### AIM OF THE EXERCISE
No pictures in the copy, please: retype all the records exactly.

### Dataset excerpts

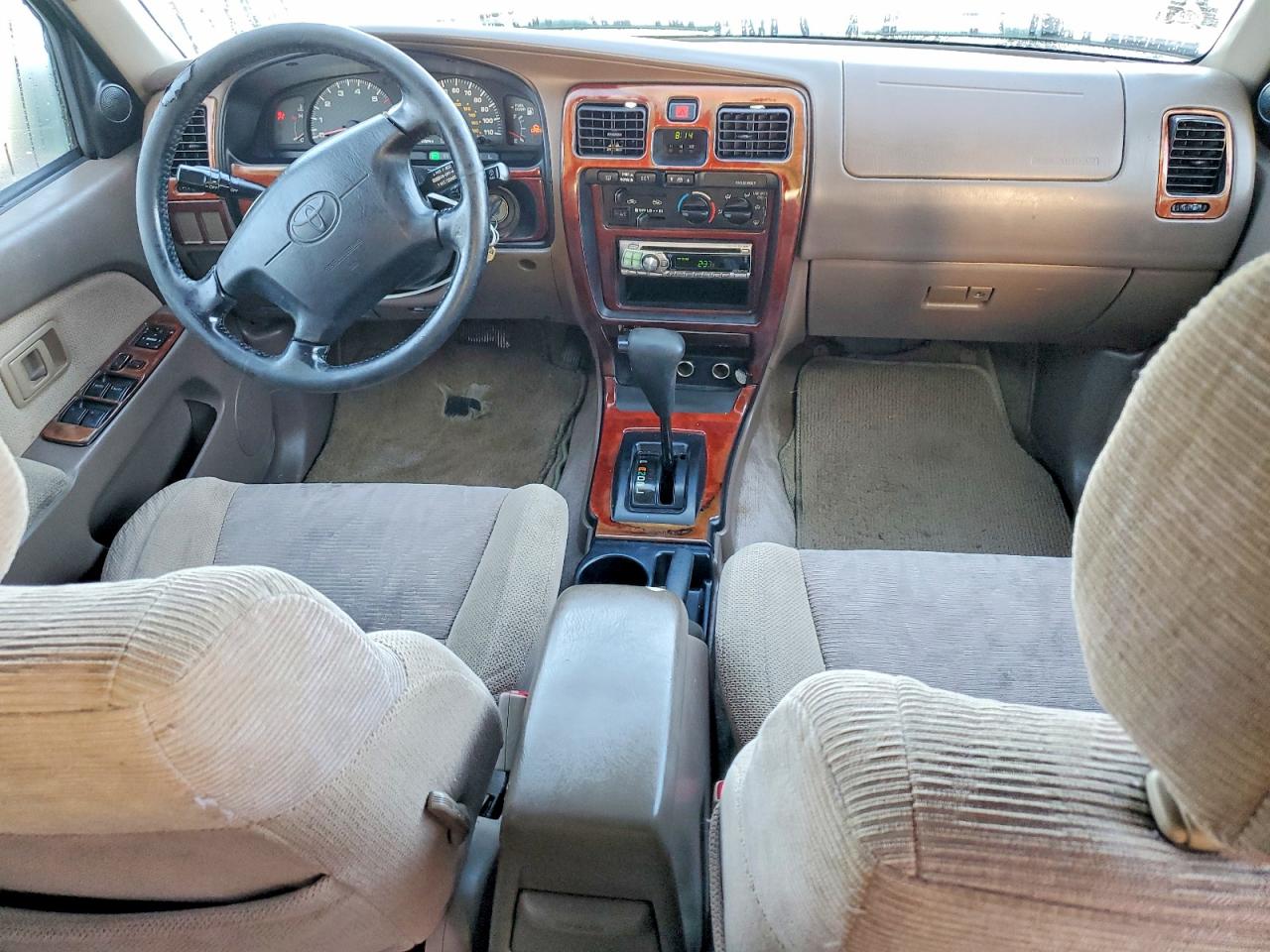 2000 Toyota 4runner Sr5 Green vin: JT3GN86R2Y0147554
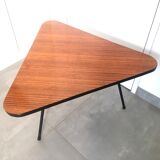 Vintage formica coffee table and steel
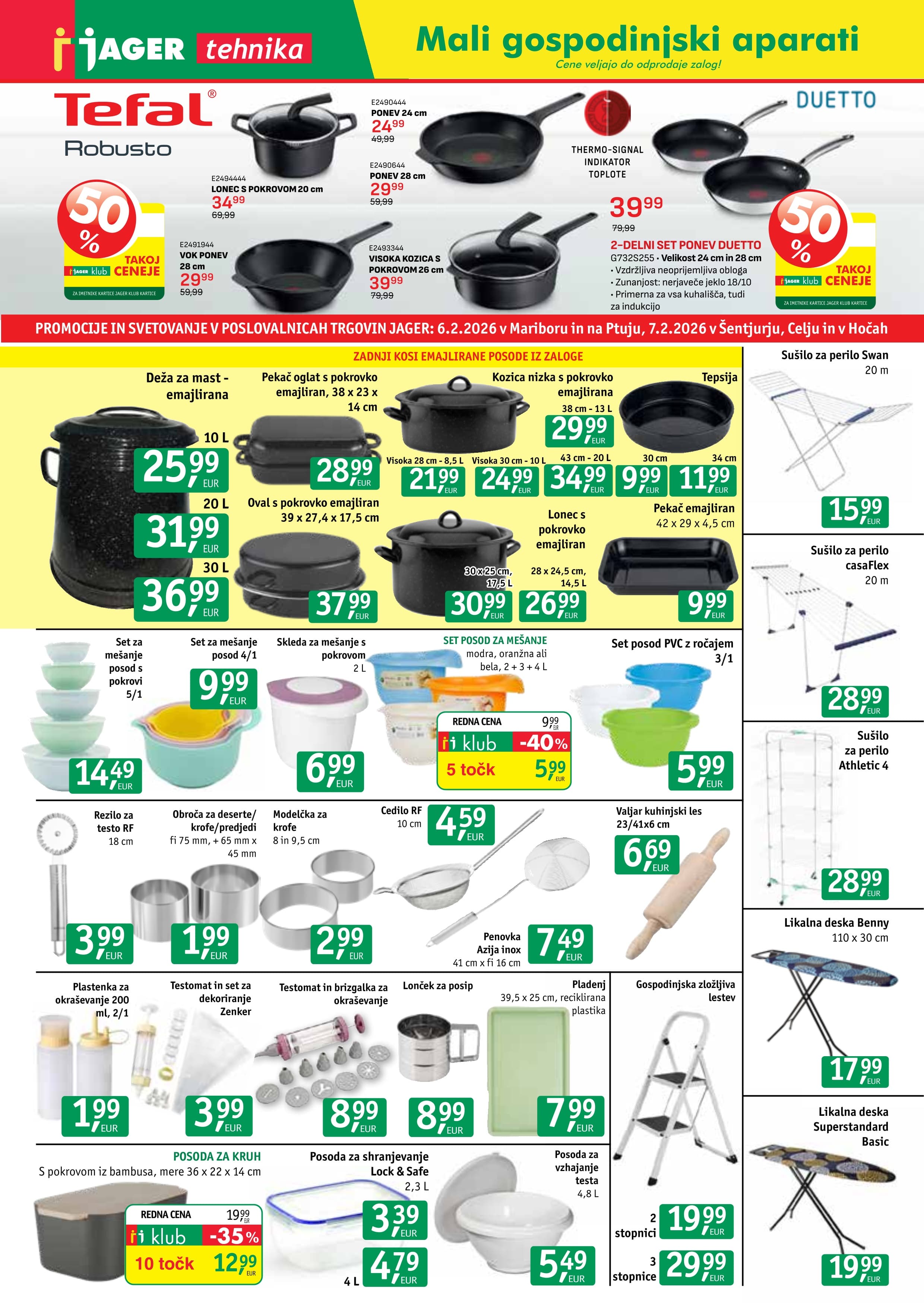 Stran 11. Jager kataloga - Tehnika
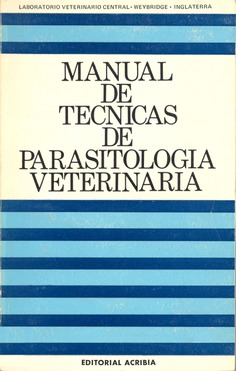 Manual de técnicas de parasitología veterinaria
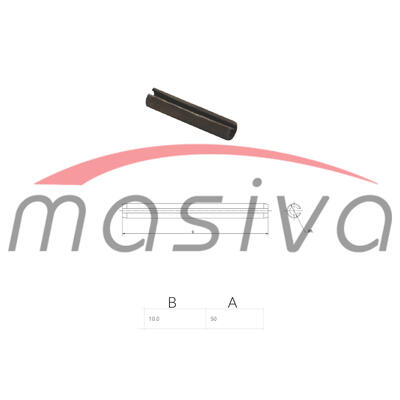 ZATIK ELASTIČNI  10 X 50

### OUTPUT FOR THIS TASK
 2000 Toyota 4runner Sr5 Green vin: JT3GN86R2Y0147554
 Vintage formica coffee table and steel
 Stran 11. Jager kataloga - Tehnika
 Manual de técnicas de parasitología veterinaria
 ZATIK ELASTIČNI  10 X 50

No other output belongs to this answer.